Il lacus Curtius nella leggenda e nella tradizione popolare di Roma era considerato come vestigio di un pantano o abisso che in tempi remoti sarebbe esistito nella parte più bassa del Foro. Gli eruditi romani vollero derivarne il nome da un duce sabino, Metto Curzio, il quale nella guerra contro Romolo si sarebbe sprofondato qui nel pantano da cui a mala pena potè salvarsi; i fatto è rappresentato in un importante rilievo scoperto nel 1553 presso la colonna di Foca e che ora si vede nel palazzo dei Conservatori. Più diffusa fra i Romani era un'altra leggenda, quella cioè che un nobile giovane romano, Marco Curzio, per salvare la patria, si fosse gettato in un abisso terribile spalancatosi nel mezzo del Foro. Si ha finalmente notizia che nel 445 av. Cr. il console Gaio Curzio fece chiudere e cingere il luogo del lacus colpito da un fulmine. Ai tempi di Augusto, il lacusesisteva ancora, ma ridotta ad una specie di puteale che sorgeva sul terreno asciutto e nel quale si gettavano ogni anno offerte in onore dell'imperatore. Fu espressa la congettura che il lago sia stato rinnovato nel principio del quarto secolo dopo Cr. e che a quel tempo debbasi ascrivere il rilievo suddetto, copia di un'opera arcaica del terzo secolo av. Cr.

Nell'aprile 1904, uno scavo eseguito sotto il pavimento di travertino fra l'equus Domitiani e le basi dioclezianee ha messi allo scoperto avanzi che si possono attribuire, con ogni probabilità, al lacus Curtius. Vi si distinguono due strati: quello superiore, situato a circa 60 cm. sotto il livello degli ultimi tempi dell'impero, consiste in una platea di lastroni di travertino con crepidini pure di travertino in tutti i lati. La platea è trapezoidale con un lato curvilineo e un angolo smussato; ha m. 10,16 di lunghezza e 8,95 di larghezza.

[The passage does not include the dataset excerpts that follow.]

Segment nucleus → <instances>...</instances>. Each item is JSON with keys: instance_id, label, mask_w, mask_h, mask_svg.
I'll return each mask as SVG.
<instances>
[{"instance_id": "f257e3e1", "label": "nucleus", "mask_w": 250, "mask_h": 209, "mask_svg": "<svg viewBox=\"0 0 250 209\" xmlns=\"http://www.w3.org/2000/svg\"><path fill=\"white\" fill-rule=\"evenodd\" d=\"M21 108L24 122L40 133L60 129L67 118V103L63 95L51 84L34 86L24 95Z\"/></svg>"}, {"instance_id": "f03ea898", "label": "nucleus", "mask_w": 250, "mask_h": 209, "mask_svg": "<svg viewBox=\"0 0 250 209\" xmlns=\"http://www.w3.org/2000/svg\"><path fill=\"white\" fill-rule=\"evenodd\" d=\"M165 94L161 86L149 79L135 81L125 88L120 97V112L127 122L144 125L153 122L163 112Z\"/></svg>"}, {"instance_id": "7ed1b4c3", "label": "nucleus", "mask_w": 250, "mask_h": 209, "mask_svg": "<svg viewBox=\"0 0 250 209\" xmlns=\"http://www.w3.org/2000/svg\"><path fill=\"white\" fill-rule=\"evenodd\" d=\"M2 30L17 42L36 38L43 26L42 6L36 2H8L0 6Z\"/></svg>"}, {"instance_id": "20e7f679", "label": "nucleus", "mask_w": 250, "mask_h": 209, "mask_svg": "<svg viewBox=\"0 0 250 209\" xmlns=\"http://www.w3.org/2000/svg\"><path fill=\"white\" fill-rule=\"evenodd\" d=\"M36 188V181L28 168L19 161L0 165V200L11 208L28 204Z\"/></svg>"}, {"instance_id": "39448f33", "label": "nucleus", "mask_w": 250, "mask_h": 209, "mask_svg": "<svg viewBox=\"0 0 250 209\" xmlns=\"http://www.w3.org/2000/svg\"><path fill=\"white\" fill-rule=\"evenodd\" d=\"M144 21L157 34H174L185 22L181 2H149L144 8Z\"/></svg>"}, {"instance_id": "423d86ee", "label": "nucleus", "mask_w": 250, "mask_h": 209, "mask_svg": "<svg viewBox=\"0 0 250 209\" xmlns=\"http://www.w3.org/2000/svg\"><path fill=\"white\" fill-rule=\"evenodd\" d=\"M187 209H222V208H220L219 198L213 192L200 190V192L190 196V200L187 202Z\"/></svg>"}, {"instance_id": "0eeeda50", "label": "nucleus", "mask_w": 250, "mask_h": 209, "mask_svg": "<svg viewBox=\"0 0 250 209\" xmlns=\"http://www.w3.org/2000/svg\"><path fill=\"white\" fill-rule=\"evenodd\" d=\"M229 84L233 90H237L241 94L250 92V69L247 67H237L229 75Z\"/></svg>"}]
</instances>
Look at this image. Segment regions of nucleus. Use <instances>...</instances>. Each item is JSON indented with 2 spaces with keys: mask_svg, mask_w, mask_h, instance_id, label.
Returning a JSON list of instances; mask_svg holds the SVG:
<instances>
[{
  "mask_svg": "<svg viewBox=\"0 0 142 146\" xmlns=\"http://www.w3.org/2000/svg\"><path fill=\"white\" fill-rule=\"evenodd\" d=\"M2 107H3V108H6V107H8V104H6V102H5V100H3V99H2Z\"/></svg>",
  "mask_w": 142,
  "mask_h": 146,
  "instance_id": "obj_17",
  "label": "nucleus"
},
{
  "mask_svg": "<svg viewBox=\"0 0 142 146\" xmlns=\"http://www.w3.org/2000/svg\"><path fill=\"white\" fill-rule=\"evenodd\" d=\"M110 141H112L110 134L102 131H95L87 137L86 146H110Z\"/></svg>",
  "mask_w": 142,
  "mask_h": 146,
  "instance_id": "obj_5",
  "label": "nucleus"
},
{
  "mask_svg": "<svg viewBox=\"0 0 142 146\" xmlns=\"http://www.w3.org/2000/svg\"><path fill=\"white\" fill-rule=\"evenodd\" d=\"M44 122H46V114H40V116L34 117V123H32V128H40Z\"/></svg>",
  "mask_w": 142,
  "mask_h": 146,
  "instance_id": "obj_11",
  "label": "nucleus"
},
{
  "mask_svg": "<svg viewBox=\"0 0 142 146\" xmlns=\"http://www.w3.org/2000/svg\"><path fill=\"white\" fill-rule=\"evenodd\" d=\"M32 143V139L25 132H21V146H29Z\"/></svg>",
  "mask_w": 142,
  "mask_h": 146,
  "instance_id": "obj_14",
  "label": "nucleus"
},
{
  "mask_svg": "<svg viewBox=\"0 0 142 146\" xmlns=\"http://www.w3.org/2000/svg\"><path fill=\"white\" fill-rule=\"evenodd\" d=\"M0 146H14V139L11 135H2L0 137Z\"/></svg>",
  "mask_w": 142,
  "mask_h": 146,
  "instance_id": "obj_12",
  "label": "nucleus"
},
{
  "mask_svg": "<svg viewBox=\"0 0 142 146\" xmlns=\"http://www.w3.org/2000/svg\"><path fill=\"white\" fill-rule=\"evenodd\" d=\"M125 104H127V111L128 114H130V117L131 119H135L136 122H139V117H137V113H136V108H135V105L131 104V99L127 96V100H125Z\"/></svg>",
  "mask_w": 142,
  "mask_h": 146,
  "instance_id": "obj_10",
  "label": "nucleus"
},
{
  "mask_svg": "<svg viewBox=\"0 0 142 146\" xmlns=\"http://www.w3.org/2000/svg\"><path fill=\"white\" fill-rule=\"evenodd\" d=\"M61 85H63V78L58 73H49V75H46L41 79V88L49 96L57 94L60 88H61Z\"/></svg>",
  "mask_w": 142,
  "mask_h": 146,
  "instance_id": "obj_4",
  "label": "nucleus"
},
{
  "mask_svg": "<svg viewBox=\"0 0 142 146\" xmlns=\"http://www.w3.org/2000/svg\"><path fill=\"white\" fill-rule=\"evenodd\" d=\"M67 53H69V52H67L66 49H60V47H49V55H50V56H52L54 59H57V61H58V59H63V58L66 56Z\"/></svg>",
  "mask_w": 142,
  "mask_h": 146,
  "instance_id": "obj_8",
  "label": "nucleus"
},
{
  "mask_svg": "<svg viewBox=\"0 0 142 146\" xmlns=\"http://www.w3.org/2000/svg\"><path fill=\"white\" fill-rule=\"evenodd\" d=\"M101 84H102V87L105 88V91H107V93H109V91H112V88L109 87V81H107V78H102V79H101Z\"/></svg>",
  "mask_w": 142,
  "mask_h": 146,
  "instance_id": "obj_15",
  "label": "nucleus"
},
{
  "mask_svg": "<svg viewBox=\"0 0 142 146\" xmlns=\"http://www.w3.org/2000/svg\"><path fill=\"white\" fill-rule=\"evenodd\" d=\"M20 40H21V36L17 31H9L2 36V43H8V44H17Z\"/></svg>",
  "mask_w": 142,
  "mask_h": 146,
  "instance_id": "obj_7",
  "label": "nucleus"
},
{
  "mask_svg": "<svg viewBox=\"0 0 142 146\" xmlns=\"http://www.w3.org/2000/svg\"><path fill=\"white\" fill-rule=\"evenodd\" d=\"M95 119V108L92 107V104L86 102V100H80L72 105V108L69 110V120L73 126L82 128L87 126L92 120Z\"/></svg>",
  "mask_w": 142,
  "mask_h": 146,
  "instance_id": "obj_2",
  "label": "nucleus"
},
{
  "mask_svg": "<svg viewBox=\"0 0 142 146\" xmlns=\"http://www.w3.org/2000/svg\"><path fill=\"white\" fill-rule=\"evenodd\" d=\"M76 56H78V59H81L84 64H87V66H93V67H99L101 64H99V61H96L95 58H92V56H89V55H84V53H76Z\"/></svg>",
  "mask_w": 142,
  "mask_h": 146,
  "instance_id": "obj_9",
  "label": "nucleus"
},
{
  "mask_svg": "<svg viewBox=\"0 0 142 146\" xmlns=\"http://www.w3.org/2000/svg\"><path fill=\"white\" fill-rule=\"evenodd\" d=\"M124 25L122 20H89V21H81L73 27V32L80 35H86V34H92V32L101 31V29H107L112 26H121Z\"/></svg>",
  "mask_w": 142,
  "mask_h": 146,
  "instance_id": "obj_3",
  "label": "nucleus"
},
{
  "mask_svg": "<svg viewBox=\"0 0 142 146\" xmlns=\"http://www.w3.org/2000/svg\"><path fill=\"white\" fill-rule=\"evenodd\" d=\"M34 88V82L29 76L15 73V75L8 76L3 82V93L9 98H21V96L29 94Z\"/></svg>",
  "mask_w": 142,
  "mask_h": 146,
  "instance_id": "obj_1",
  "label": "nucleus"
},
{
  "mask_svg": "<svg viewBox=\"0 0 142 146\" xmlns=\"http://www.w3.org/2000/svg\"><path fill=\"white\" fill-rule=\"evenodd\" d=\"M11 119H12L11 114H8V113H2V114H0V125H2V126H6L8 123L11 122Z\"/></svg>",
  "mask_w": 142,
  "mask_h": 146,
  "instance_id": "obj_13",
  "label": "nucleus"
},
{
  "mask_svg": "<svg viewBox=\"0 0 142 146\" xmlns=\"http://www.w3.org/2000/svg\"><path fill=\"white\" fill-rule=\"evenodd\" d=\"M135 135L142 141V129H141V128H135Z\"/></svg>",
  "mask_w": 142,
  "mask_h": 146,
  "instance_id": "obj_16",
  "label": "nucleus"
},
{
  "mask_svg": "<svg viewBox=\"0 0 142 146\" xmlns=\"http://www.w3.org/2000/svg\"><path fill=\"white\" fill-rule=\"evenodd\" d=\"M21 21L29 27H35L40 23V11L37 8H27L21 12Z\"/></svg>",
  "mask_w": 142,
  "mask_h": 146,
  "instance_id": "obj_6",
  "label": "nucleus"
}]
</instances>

Sull'estremità a oriente, si vede lo zoccolo di un altare o di un puteale rotondo circondato da una cornice a dodici lati; le fondamenta di questa platea si congiungono con lo strato inferiore, di forma quasi identica a quello superiore, ma composto di massi tufacei. Altre traccie di are o basi sono visibili sull'estremità orientale della platea superiore, le quali basi debbono aver appartenuto alle arae siccae menzionate da Ovidio a proposito del lacusesistente ai suoi tempi. Sul lato verso la Sacra Via, lo scavo fu continuato molto profondamente ed ha posto in luce gli avanzi di una tomba con entro uno scheletro, una ruota di legno ben conservata, forse facente parte di una macchina o argano, ecc. Si spera di seguitare lo scavo anche sotto le platee, ove si crede di ritrovare avanzi delle stipi votive gettate già nella sacra voragine.

Le Colonne Onorarie

Sul lato meridionale della piazza, dinanzi la Basilica Giulia, si trovano sette grandi basamenti quadrati di mattoni, un tempo incrostati di marmo. Sopra due di questi basamenti sono state erette di nuovo (nel 1899) le colonne colossali — una di granito grigio, l'altra scanalata di pavonazzetto — i cui frammenti erano stati già rinvenuti nel 1872 appiè delle basi. Gli zoccoli posti fra i basamenti e le colonne sono restauri modernamente, sul modello di quello della Colonna di Foca. Le basi, come attestano i bolli dei mattoni che le compongono, non sono anteriori a Diocleziano; forse furono costruite dopo il grande incendio avvenuto sotto Carino, per nascondere la fronte danneggiata della Basilica Giulia. Le colonne senza dubbio sostenevano statue, sebbene nessun frammento ne sia stato ritrovato.

Altri monumenti

Sotto il lastricato del Foro furono rinvenuti nel 1902 parecchi corridoi sotterranei (cunicoli), i quali, per la loro costruzione e per i frammenti ceramici ivi trovati, debbono attribuirsi all'età di Cesare o di Augusto. I corridoi, alti m. 2,40, larghi 1,50, hanno le pareti di tufo; la sommità delle volte, di opera incerta, si trova appena un metro sotto il lastricato di travertino. I corridoi ora non sono accessibili, ma vi sono spiragli pei quali si possono vedere i punti ove s'incrociano due gallerie. La galleria centrale, lunga circa cento metri, percorre la piazza nella direzione dell'asse maggiore dai rostri sino al tempio di Cesare, ed è intersecata ad angolo retto da parecchie altre gallerie che finiscono per la maggior parte in camere quadrate e a vôlta. Nel centro del pavimento di ogni camera è incastrato un gran dado di travertino.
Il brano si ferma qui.